> **REQUIRED TASKS**:
(a) How would you put this sentence from the mailing list reply into Spanish: "Do you have a suggested naming scheme?"
(b) Can you reproduce the part of the mailing list reply starting with "Do you have" and going on through "unless locks held!", word for word?

> **PASSAGE**:
------------

Re: Improving connection scalability: GetSnapshotData() - Mailing list pgsql-hackers

From Andres Freund
Subject Re: Improving connection scalability: GetSnapshotData()
Date
Msg-id 20200407192453.74ouppts7v27ncov@alap3.anarazel.de
Whole thread Raw
In response to Re: Improving connection scalability: GetSnapshotData()  (Robert Haas <robertmhaas@gmail.com>)
Responses Re: Improving connection scalability: GetSnapshotData()  (Robert Haas <robertmhaas@gmail.com>)
List pgsql-hackers
Hi,

On 2020-04-07 14:28:09 -0400, Robert Haas wrote:
> More review, since it sounds like you like it:
>
> 0006 - Boring. But I'd probably make this move both xmin and xid back,
> with related comment changes; see also next comment.
>
> 0007 -
>
> + TransactionId xidCopy; /* this backend's xid, a copy of this proc's
> +    ProcGlobal->xids[] entry. */
>
> Can we please NOT put Copy into the name like that? Pretty please?

Do you have a suggested naming scheme? Something indicating that it's
not the only place that needs to be updated?


> + int pgxactoff; /* offset into various ProcGlobal-> arrays
> + * NB: can change any time unless locks held!
> + */
>
> I'm going to add the helpful comment "NB: can change any time unless
> locks held!" to every data structure in the backend that is in shared
> memory and not immutable. No need, of course, to mention WHICH
> locks...

I think it's more on-point here, because we need to hold either of the
locks* even, for changes to a backend's own status that one reasonably
could expect would be safe to at least inspect. E.g looking at
ProcGlobal->xids[MyProc->pgxactoff]
doesn't look suspicious, but could very well return another backends
xid, if neither ProcArrayLock nor XidGenLock is held (because a
ProcArrayRemove() could have changed pgxactoff if a previous entry was
removed).

------------

> **DATASET RECORDS**:
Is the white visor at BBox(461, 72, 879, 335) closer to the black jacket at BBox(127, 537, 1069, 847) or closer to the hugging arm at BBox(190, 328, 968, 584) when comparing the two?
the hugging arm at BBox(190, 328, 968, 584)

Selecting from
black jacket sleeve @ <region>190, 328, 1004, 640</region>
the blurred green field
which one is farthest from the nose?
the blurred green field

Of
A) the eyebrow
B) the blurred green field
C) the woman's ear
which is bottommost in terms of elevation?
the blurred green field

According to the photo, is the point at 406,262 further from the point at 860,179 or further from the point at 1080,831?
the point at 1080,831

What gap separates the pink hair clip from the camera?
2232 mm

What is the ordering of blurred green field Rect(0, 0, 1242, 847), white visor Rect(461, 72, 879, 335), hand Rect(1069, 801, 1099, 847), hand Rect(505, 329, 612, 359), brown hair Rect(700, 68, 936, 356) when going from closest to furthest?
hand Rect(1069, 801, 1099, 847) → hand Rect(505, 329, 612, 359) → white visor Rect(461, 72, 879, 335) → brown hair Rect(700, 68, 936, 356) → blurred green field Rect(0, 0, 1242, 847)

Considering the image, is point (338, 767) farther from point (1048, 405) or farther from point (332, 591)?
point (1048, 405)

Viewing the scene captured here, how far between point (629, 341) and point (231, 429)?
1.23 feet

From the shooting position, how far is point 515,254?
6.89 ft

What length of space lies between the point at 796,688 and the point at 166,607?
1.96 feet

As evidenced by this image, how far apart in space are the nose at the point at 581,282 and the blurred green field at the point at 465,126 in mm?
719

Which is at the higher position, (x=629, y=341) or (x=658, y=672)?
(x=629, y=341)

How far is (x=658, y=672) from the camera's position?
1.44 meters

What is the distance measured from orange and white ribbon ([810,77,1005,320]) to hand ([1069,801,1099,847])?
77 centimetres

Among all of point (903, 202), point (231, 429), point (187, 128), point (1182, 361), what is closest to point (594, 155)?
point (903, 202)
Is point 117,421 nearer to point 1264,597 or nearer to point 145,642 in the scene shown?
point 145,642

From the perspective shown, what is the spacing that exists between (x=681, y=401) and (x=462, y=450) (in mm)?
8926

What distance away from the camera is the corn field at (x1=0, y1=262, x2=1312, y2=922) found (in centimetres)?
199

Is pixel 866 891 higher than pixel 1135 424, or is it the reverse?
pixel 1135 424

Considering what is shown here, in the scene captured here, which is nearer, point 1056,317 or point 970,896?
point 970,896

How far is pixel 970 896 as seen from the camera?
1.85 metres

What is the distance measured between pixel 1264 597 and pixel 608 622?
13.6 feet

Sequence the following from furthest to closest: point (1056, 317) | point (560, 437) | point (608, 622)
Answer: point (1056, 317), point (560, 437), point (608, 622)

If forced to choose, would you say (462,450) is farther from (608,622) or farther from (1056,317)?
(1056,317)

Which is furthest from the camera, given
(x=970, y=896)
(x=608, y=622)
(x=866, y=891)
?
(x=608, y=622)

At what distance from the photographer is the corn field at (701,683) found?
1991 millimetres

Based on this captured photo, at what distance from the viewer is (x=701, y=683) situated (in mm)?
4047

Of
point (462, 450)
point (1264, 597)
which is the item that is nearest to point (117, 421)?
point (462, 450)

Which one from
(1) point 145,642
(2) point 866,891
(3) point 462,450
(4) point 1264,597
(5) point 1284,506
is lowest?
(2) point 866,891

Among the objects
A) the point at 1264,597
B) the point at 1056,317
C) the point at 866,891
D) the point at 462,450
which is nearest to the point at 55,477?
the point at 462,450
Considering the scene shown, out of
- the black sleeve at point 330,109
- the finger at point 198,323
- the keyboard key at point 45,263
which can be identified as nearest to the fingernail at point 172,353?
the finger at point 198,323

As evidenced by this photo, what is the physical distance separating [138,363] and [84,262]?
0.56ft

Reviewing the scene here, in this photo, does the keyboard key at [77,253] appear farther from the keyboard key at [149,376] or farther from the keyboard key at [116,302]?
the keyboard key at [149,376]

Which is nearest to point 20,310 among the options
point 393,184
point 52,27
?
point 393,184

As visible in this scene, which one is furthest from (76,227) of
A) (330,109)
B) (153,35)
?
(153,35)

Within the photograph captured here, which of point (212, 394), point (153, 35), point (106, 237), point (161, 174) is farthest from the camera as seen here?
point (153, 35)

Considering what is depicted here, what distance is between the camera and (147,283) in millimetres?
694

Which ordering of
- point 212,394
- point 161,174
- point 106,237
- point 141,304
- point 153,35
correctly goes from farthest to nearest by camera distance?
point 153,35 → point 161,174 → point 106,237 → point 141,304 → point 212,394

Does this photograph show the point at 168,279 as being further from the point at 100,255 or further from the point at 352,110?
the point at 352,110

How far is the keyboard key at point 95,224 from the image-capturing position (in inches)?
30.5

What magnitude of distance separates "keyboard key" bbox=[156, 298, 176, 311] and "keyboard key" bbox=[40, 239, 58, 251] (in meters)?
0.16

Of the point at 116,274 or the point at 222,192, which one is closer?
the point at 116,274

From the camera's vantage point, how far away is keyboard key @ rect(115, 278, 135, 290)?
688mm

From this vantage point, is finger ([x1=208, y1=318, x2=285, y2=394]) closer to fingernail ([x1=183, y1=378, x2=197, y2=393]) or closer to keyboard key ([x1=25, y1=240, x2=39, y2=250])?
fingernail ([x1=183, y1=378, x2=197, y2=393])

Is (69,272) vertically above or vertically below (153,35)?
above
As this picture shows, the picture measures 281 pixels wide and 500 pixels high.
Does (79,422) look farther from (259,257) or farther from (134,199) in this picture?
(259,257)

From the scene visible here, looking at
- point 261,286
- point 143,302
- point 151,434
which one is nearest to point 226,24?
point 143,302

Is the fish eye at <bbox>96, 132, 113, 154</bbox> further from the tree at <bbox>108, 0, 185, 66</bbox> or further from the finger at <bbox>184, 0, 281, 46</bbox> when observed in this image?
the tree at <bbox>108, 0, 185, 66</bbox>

------------

> **TASK RESULTS**:
(a) ¿Tienes un esquema de nombres sugerido?

(b)
Do you have a suggested naming scheme? Something indicating that it's
not the only place that needs to be updated?


> + int pgxactoff; /* offset into various ProcGlobal-> arrays
> + * NB: can change any time unless locks held!